New law aims to deny licence renewal for unpaid tickets
Edmond Campbell, Senior Staff Reporter
MOTORISTS WHO commit traffic offences and fail to make payments to Tax Administration Jamaica will no longer be able to renew their driver's licences or renew a motor vehicle licence under the proposed new Road Traffic Act.
Discussing provisions in the new Road Traffic Act during a meeting of a joint select committee of Parliament on Wednesday, Dr Janine Dawkins, chief technical director in the Ministry of Transport, Works and Housing, said provisions have been introduced in the statute to crack down on motorists who refuse to pay traffic fines.
Dawkins said under the proposed new law, if there are outstanding traffic tickets for the holder of a driver's licence or the owner of a vehicle, those permits would not be renewed.
In addition, motorists who have racked up hundreds of traffic tickets and accumulated significant numbers of demerit points will, under the new regime, have their licences suspended for six months, a year, or even up to two years.
Under the current law, scores of motorists who have accumulated 10 or more but less than 14 demerit points, or 14 or more but less than 20 demerit points have escaped the suspension of their licences for six months or a year, respectively, owing to a flaw in the legislation which did not specify that the Island Traffic Authority (ITA) is the designated body to impose the suspension.

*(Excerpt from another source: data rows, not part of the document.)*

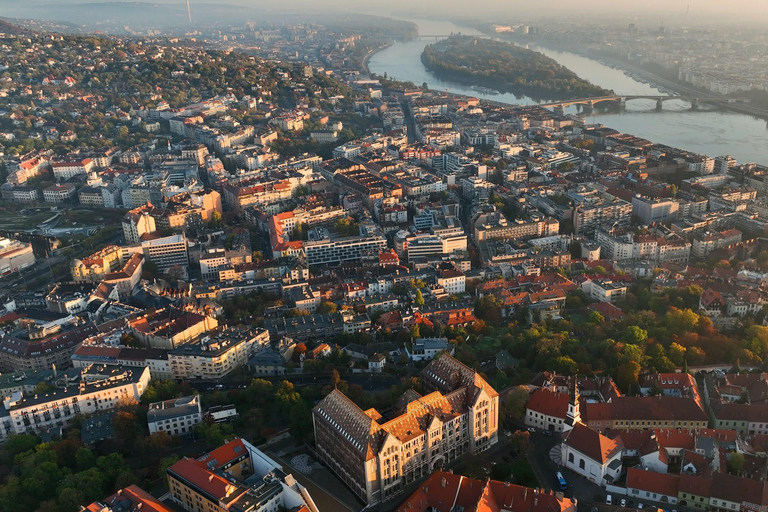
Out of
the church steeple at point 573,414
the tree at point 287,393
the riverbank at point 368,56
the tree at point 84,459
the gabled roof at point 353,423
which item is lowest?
the tree at point 84,459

However, Section 33 of the new Road Traffic Act states clearly that the body responsible for suspending driver's licences after specific numbers of demerit points have been accumulated is the ITA.
Under the new Road Traffic Act, there are also new provisions aimed at easing the burden on the court system and extending the time within which motorists can pay for tickets at the revenue centres. However, Dawkins pointed out that a monetary penalty will be applied for late payments, but this would not attract a mandatory court appearance.
ROAD CODE REVIEW
The joint select committee examining the Road Traffic Act was also advised that substantial work has been done on revising the current road code as well as a draft learner driver's manual and instructor's manual. Completion of the draft documents awaits the proposed changes to the Road Traffic Act.

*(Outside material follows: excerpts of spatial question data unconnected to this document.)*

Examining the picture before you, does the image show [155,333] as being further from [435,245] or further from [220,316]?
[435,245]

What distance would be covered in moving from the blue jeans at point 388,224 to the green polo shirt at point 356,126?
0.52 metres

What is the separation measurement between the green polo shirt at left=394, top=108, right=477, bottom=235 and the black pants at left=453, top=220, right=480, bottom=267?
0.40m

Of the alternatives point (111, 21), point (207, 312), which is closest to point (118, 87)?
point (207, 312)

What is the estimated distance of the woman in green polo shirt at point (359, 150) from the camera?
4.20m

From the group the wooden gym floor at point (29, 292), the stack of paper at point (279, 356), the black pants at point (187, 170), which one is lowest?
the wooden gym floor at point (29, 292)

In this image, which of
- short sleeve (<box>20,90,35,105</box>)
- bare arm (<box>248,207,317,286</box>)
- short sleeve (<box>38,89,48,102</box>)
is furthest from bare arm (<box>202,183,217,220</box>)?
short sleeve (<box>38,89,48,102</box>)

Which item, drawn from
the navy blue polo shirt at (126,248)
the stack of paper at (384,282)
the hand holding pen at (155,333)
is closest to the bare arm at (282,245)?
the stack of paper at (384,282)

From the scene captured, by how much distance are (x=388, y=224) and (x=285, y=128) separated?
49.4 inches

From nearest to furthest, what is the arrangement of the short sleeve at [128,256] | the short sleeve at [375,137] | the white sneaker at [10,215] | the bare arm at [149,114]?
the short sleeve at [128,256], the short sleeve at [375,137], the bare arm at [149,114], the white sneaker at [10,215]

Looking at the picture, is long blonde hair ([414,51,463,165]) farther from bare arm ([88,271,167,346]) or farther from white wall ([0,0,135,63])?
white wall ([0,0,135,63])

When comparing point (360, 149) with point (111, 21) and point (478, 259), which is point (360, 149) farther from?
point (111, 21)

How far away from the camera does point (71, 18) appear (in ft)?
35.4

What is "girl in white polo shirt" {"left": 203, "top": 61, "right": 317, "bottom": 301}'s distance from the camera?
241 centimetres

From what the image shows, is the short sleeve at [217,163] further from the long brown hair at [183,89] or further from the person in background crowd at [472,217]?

At present, most Jamaicans learning to drive use the Jamaican Driver's Guide: Road Code Edition, which is not an official publication of the ITA. The committee was told that the last road code prepared by the ITA is outdated.
Other major provisions in the proposed new Road Traffic Act include restrictions on new drivers, regulation of driving instructors and schools, and adjustments to the testing procedure requiring that the road-code test must be passed before a learner's permit is granted.
Additionally, the bill addresses the use of electronic visual devices and electronic communication devices while driving.
"This is an issue of grave concern," Dawkins noted.
Committee chairman Dr Omar Davies expressed the desire to complete deliberations of the 139-page bill by year end or before the close of the current parliamentary year.